▸ **PROMPT**: Copy the entries below word for word, keeping every line as it appears.

** start of EXERCISE INPUTS **

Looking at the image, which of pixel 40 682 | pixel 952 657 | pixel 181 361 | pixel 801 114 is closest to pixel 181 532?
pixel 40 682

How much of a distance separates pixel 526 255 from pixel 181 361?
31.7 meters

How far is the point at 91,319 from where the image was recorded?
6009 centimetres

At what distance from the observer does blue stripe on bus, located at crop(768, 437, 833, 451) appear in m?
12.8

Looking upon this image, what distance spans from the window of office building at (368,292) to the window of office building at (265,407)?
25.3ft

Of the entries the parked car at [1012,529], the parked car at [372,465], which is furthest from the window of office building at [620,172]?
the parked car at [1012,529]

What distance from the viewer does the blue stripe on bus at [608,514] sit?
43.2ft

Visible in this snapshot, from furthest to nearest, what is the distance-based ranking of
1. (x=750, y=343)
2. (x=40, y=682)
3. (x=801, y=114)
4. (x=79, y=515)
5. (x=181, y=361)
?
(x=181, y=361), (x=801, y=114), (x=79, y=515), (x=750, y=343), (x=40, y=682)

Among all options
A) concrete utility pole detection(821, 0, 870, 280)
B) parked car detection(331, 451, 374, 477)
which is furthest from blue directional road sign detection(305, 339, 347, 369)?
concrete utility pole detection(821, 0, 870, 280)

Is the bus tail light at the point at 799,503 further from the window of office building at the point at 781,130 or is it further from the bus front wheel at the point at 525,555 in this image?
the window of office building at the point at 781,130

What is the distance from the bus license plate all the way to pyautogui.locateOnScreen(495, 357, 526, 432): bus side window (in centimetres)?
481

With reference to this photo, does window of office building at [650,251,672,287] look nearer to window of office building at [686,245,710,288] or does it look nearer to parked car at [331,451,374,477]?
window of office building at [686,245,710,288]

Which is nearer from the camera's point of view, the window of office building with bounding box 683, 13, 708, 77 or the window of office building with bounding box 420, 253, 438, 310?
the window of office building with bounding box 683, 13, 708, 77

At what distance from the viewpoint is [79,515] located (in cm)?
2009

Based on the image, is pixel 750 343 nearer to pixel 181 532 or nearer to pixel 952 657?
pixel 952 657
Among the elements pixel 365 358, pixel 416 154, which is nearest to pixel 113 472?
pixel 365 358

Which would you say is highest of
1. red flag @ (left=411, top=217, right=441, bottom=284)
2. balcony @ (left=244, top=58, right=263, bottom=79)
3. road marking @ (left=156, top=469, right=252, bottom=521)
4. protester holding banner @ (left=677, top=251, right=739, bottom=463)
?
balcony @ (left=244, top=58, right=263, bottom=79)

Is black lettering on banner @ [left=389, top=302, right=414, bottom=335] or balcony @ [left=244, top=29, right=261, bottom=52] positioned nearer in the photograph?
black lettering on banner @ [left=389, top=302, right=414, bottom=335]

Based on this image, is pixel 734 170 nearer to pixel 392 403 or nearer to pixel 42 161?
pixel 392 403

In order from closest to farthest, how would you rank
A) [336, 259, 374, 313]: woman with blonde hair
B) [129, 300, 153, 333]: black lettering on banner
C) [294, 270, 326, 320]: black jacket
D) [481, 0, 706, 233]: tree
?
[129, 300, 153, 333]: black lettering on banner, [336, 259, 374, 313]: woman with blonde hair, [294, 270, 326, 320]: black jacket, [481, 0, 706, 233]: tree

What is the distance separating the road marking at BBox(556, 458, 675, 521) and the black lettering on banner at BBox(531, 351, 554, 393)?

** end of EXERCISE INPUTS **

▸ **EXERCISE RESPONSE**:
Looking at the image, which of pixel 40 682 | pixel 952 657 | pixel 181 361 | pixel 801 114 is closest to pixel 181 532?
pixel 40 682

How much of a distance separates pixel 526 255 from pixel 181 361?
31.7 meters

How far is the point at 91,319 from where the image was recorded?
6009 centimetres

At what distance from the observer does blue stripe on bus, located at crop(768, 437, 833, 451) appear in m?
12.8

Looking upon this image, what distance spans from the window of office building at (368,292) to the window of office building at (265,407)?
25.3ft

Of the entries the parked car at [1012,529], the parked car at [372,465], which is furthest from the window of office building at [620,172]?
the parked car at [1012,529]

What distance from the viewer does the blue stripe on bus at [608,514] sit?
43.2ft

Visible in this snapshot, from furthest to nearest, what is the distance-based ranking of
1. (x=750, y=343)
2. (x=40, y=682)
3. (x=801, y=114)
4. (x=79, y=515)
5. (x=181, y=361)
?
(x=181, y=361), (x=801, y=114), (x=79, y=515), (x=750, y=343), (x=40, y=682)

Among all options
A) concrete utility pole detection(821, 0, 870, 280)
B) parked car detection(331, 451, 374, 477)
which is furthest from blue directional road sign detection(305, 339, 347, 369)?
concrete utility pole detection(821, 0, 870, 280)

Is the bus tail light at the point at 799,503 further from the window of office building at the point at 781,130 or is it further from the bus front wheel at the point at 525,555 in this image?
the window of office building at the point at 781,130

What is the distance from the bus license plate all the way to pyautogui.locateOnScreen(495, 357, 526, 432): bus side window (in centimetres)?
481

With reference to this photo, does window of office building at [650,251,672,287] look nearer to window of office building at [686,245,710,288] or does it look nearer to parked car at [331,451,374,477]?
window of office building at [686,245,710,288]

Which is nearer from the camera's point of view, the window of office building with bounding box 683, 13, 708, 77 or the window of office building with bounding box 420, 253, 438, 310?
the window of office building with bounding box 683, 13, 708, 77

At what distance from the viewpoint is [79,515] located (in cm)?
2009

Based on the image, is pixel 750 343 nearer to pixel 181 532 or nearer to pixel 952 657?
pixel 952 657
Among the elements pixel 365 358, pixel 416 154, which is nearest to pixel 113 472?
pixel 365 358

Which would you say is highest of
1. red flag @ (left=411, top=217, right=441, bottom=284)
2. balcony @ (left=244, top=58, right=263, bottom=79)
3. road marking @ (left=156, top=469, right=252, bottom=521)
4. protester holding banner @ (left=677, top=251, right=739, bottom=463)
?
balcony @ (left=244, top=58, right=263, bottom=79)

Is black lettering on banner @ [left=389, top=302, right=414, bottom=335] or balcony @ [left=244, top=29, right=261, bottom=52] positioned nearer in the photograph?
black lettering on banner @ [left=389, top=302, right=414, bottom=335]

Based on this image, is pixel 734 170 nearer to pixel 392 403 or nearer to pixel 42 161?
pixel 392 403

In order from closest to farthest, how would you rank
A) [336, 259, 374, 313]: woman with blonde hair
B) [129, 300, 153, 333]: black lettering on banner
C) [294, 270, 326, 320]: black jacket
D) [481, 0, 706, 233]: tree
?
[129, 300, 153, 333]: black lettering on banner, [336, 259, 374, 313]: woman with blonde hair, [294, 270, 326, 320]: black jacket, [481, 0, 706, 233]: tree

What is the distance separating the road marking at BBox(556, 458, 675, 521) and the black lettering on banner at BBox(531, 351, 554, 393)?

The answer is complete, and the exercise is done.